◆ **Set task**:
Format every line of the data below as a numbered list, leaving out the blank lines.

◆ **Data entries**:
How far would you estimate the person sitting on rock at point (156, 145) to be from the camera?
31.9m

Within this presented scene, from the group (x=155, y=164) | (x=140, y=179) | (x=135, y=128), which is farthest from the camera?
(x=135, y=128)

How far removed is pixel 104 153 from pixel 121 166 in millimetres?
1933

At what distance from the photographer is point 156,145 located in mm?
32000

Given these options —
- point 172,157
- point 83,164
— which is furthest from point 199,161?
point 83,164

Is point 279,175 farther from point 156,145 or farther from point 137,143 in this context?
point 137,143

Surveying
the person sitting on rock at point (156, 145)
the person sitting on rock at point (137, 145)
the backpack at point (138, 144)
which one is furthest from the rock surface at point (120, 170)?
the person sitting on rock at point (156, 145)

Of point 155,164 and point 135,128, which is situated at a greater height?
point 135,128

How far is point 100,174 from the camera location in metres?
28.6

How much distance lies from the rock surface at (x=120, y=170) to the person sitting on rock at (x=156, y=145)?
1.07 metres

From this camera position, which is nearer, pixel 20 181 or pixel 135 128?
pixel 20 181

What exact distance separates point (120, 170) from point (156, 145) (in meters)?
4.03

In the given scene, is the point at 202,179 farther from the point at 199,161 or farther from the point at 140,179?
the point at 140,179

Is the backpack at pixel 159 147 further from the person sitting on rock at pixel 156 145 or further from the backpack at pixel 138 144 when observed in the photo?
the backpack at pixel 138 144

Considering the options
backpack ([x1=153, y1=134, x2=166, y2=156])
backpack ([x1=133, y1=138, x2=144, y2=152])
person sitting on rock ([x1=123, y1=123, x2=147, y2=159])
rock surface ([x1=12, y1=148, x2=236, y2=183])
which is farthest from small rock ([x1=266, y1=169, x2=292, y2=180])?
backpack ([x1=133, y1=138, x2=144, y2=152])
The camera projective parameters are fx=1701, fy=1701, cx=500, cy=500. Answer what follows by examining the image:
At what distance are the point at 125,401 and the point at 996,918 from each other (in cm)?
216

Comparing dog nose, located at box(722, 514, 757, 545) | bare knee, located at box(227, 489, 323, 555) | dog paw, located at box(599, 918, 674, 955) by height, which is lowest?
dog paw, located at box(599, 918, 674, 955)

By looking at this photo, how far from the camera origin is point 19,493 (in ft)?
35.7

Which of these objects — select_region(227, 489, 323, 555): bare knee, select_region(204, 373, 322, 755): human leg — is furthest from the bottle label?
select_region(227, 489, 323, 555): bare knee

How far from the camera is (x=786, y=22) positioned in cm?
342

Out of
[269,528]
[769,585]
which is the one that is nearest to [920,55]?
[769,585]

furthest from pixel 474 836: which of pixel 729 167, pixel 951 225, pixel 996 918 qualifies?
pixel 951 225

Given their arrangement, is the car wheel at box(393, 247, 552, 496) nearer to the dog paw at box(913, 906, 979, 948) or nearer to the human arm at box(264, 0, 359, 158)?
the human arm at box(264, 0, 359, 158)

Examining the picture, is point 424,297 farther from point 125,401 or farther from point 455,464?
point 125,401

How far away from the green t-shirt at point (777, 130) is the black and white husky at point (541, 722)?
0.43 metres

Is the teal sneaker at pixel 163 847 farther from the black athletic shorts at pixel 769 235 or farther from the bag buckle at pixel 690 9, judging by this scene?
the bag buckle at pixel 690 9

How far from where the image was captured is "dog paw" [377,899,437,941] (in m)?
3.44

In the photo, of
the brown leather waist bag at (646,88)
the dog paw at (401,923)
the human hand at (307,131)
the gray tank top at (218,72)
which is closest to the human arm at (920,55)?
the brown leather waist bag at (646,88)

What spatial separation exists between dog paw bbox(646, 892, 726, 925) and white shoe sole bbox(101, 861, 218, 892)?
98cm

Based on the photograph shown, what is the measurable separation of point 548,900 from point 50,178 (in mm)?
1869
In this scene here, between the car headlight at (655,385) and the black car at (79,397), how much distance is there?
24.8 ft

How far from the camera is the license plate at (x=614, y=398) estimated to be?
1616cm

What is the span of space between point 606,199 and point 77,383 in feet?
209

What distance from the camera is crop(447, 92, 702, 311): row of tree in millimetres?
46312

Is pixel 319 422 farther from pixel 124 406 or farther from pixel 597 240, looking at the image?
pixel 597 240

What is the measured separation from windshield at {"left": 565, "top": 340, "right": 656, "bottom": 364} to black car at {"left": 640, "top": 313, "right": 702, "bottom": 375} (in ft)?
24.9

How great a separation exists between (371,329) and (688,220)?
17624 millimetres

◆ **Response**:
1. How far would you estimate the person sitting on rock at point (156, 145) to be from the camera?
2. 31.9m
3. Within this presented scene, from the group (x=155, y=164) | (x=140, y=179) | (x=135, y=128), which is farthest from the camera?
4. (x=135, y=128)
5. How far removed is pixel 104 153 from pixel 121 166 in millimetres?
6. 1933
7. At what distance from the photographer is point 156,145 located in mm?
8. 32000
9. Given these options —
10. - point 172,157
11. - point 83,164
12. — which is furthest from point 199,161?
13. point 83,164
14. Is point 279,175 farther from point 156,145 or farther from point 137,143 in this context?
15. point 137,143
16. Surveying
17. the person sitting on rock at point (156, 145)
18. the person sitting on rock at point (137, 145)
19. the backpack at point (138, 144)
20. which one is furthest from the rock surface at point (120, 170)?
21. the person sitting on rock at point (156, 145)
22. Of point 155,164 and point 135,128, which is situated at a greater height?
23. point 135,128
24. How far is point 100,174 from the camera location in metres?
25. 28.6
26. How much distance lies from the rock surface at (x=120, y=170) to the person sitting on rock at (x=156, y=145)?
27. 1.07 metres
28. From this camera position, which is nearer, pixel 20 181 or pixel 135 128?
29. pixel 20 181
30. What exact distance separates point (120, 170) from point (156, 145) (in meters)?
31. 4.03
32. In the given scene, is the point at 202,179 farther from the point at 199,161 or farther from the point at 140,179?
33. the point at 140,179
34. Is the backpack at pixel 159 147 further from the person sitting on rock at pixel 156 145 or further from the backpack at pixel 138 144 when observed in the photo?
35. the backpack at pixel 138 144
36. Considering the options
37. backpack ([x1=153, y1=134, x2=166, y2=156])
38. backpack ([x1=133, y1=138, x2=144, y2=152])
39. person sitting on rock ([x1=123, y1=123, x2=147, y2=159])
40. rock surface ([x1=12, y1=148, x2=236, y2=183])
41. which is farthest from small rock ([x1=266, y1=169, x2=292, y2=180])?
42. backpack ([x1=133, y1=138, x2=144, y2=152])
43. The camera projective parameters are fx=1701, fy=1701, cx=500, cy=500. Answer what follows by examining the image:
44. At what distance are the point at 125,401 and the point at 996,918 from each other (in cm)?
45. 216
46. Comparing dog nose, located at box(722, 514, 757, 545) | bare knee, located at box(227, 489, 323, 555) | dog paw, located at box(599, 918, 674, 955) by height, which is lowest?
47. dog paw, located at box(599, 918, 674, 955)
48. By looking at this photo, how far from the camera origin is point 19,493 (in ft)?
49. 35.7
50. Which of these objects — select_region(227, 489, 323, 555): bare knee, select_region(204, 373, 322, 755): human leg — is furthest from the bottle label?
51. select_region(227, 489, 323, 555): bare knee
52. How far from the camera is (x=786, y=22) positioned in cm?
53. 342
54. Out of
55. [269,528]
56. [769,585]
57. which is the one that is nearest to [920,55]?
58. [769,585]
59. furthest from pixel 474 836: which of pixel 729 167, pixel 951 225, pixel 996 918 qualifies?
60. pixel 951 225
61. Given their arrangement, is the car wheel at box(393, 247, 552, 496) nearer to the dog paw at box(913, 906, 979, 948) or nearer to the human arm at box(264, 0, 359, 158)?
62. the human arm at box(264, 0, 359, 158)
63. Examining the picture, is point 424,297 farther from point 125,401 or farther from point 455,464?
64. point 125,401
65. How far away from the green t-shirt at point (777, 130) is the black and white husky at point (541, 722)?
66. 0.43 metres
67. Is the teal sneaker at pixel 163 847 farther from the black athletic shorts at pixel 769 235 or farther from the bag buckle at pixel 690 9, judging by this scene?
68. the bag buckle at pixel 690 9
69. How far from where the image was captured is "dog paw" [377,899,437,941] (in m)?
70. 3.44
71. In the photo, of
72. the brown leather waist bag at (646,88)
73. the dog paw at (401,923)
74. the human hand at (307,131)
75. the gray tank top at (218,72)
76. which is closest to the human arm at (920,55)?
77. the brown leather waist bag at (646,88)
78. What spatial separation exists between dog paw bbox(646, 892, 726, 925) and white shoe sole bbox(101, 861, 218, 892)?
79. 98cm
80. Based on the photograph shown, what is the measurable separation of point 548,900 from point 50,178 (in mm)?
81. 1869
82. In this scene here, between the car headlight at (655,385) and the black car at (79,397), how much distance is there?
83. 24.8 ft
84. How far from the camera is the license plate at (x=614, y=398) estimated to be?
85. 1616cm
86. What is the span of space between point 606,199 and point 77,383 in feet?
87. 209
88. What distance from the camera is crop(447, 92, 702, 311): row of tree in millimetres?
89. 46312
90. Is pixel 319 422 farther from pixel 124 406 or farther from pixel 597 240, looking at the image?
91. pixel 597 240
92. What is the measured separation from windshield at {"left": 565, "top": 340, "right": 656, "bottom": 364} to black car at {"left": 640, "top": 313, "right": 702, "bottom": 375} (in ft)?
93. 24.9
94. How great a separation exists between (371,329) and (688,220)?
95. 17624 millimetres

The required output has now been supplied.